## PÁGINA

Indígenas anseiam por demarcações para cessar conflitos por terra

Senado deve começar a debater Marco Temporal nesta semana; STF retoma votação do tema até setembro

Por João Guerra

09/08/2023 - 6:00 h
Indígenas realizaram um ato contra o Marco Temporal nas ruas do Centro Administrativo da Bahia até a Avenida Paralela, no mês de maio
Na foto: Indígenas no ato contra a PL 2903
Foto: Raphael Muller / Ag. A TARDE
Data: 15/06/2023
Indígenas realizaram um ato contra o Marco Temporal nas ruas do Centro Administrativo da Bahia até a Avenida Paralela, no mês de maio Na foto: Indígenas no ato contra a PL 2903 Foto: Raphael Muller / Ag. A TARDE Data: 15/06/2023 -

Talvez por obra do acaso, quis o calendário que o Dia Internacional dos Povos Indígenas, comemorado nesta quarta-feira, 9, caísse na mesma semana em que a senadora Soraya Thronicke (Podemos-MS) pretende colocar a proposta do marco temporal de terras indígenas em votação no colegiado. Ela é a relatora do projeto de lei (PL 490/2007) na Comissão de Agricultura e Reforma Agrária (CRA) do Senado Federal.

E o assunto promete movimentar Brasília. Em paralelo, até o próximo mês, a discussão sobre o tema deve voltar para a pauta dos ministros do Supremo Tribunal Federal (STF). O julgamento chegou a ser suspenso no início de junho deste ano, quando o placar da votação estava em 2 a 1 contra o marco.

A iminência de uma definição sobre a forma de demarcação de terras indígenas e o temor de que tanto os senadores quanto os magistrados do STF tenham o mesmo entendimento da Câmara dos Deputados, que aprovou a iniciativa no final do último mês de maio, deixam lideranças indígenas do país inteiro em alerta, inclusive na Bahia.

De acordo com os dados do Censo 2022, o número de pessoas que se autodeclararam indígenas quase quadruplicou no estado, em comparação ao último levantamento do IBGE, fazendo com que a Bahia passe a contabilizar a segunda maior população indígena do país, com um total de 229.103 pessoas, representando 13,5% dessa fatia populacional.

As lideranças e especialista ouvidos pelo Portal A TARDE avaliam que a possibilidade do marco temporal ser declarado como constitucional pelo STF é um “retrocesso”.

Mas o que é o Marco Temporal?

De acordo com a ementa da proposição apresentada no Congresso em 2007, o texto “regulamenta o art. 231 da Constituição Federal, para dispor sobre o reconhecimento, a demarcação, o uso e a gestão de terras indígenas; e altera as Leis nºs 11.460, de 21 de março de 2007, 4.132, de 10 de setembro de 1962, e 6.001, de 19 de dezembro de 1973”.

## ENUNCIADO
Você pode dar sequência à reportagem sobre o marco temporal, começando logo depois da última frase dela?

## MATERIAL
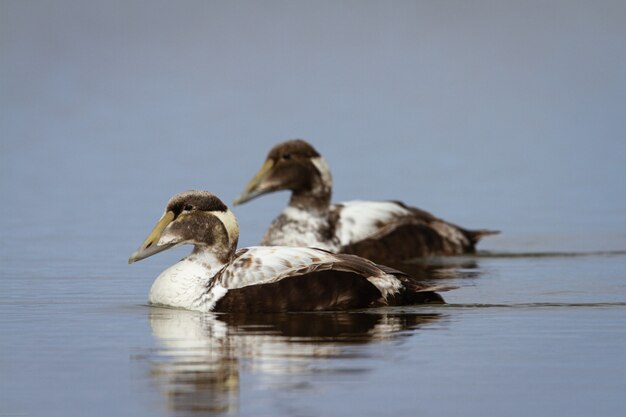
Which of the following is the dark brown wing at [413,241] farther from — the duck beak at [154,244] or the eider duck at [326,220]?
the duck beak at [154,244]

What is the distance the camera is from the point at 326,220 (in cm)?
1742

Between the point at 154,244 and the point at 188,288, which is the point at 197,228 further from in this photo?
the point at 188,288

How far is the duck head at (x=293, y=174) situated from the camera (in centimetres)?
1750

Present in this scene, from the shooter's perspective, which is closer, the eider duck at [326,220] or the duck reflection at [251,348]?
the duck reflection at [251,348]

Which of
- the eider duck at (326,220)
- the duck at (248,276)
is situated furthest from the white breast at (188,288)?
the eider duck at (326,220)

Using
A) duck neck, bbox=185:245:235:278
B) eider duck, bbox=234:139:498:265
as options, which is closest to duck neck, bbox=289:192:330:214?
eider duck, bbox=234:139:498:265

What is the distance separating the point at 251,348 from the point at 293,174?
6835mm

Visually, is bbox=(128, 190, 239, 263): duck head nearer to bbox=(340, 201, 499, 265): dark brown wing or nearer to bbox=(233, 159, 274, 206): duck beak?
bbox=(340, 201, 499, 265): dark brown wing

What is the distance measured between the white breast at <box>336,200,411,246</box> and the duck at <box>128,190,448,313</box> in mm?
4189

## RESULTADO FINAL
Em linhas gerais, na prática, o que o marco temporal pretende é que para serem consideradas terras ocupadas tradicionalmente, deverá ser comprovado objetivamente que, na data de promulgação da Constituição (5 de outubro de 1988), essas terras eram ao mesmo tempo habitadas por indígenas em caráter permanente, usadas para atividades produtivas e necessárias à preservação dos recursos ambientais e à reprodução física e cultural.

No decorrer da análise do projeto na Câmara, foram incorporados outros elementos, tais como a autorização para a plantação de cultivos transgênicos em terras utilizadas pelos povos indígenas; a proibição de expansão de terras já demarcadas para indígenas; a adaptação dos processos administrativos de demarcação que ainda não foram finalizados de acordo com as novas diretrizes; e a anulação da demarcação que não cumprir essas normas.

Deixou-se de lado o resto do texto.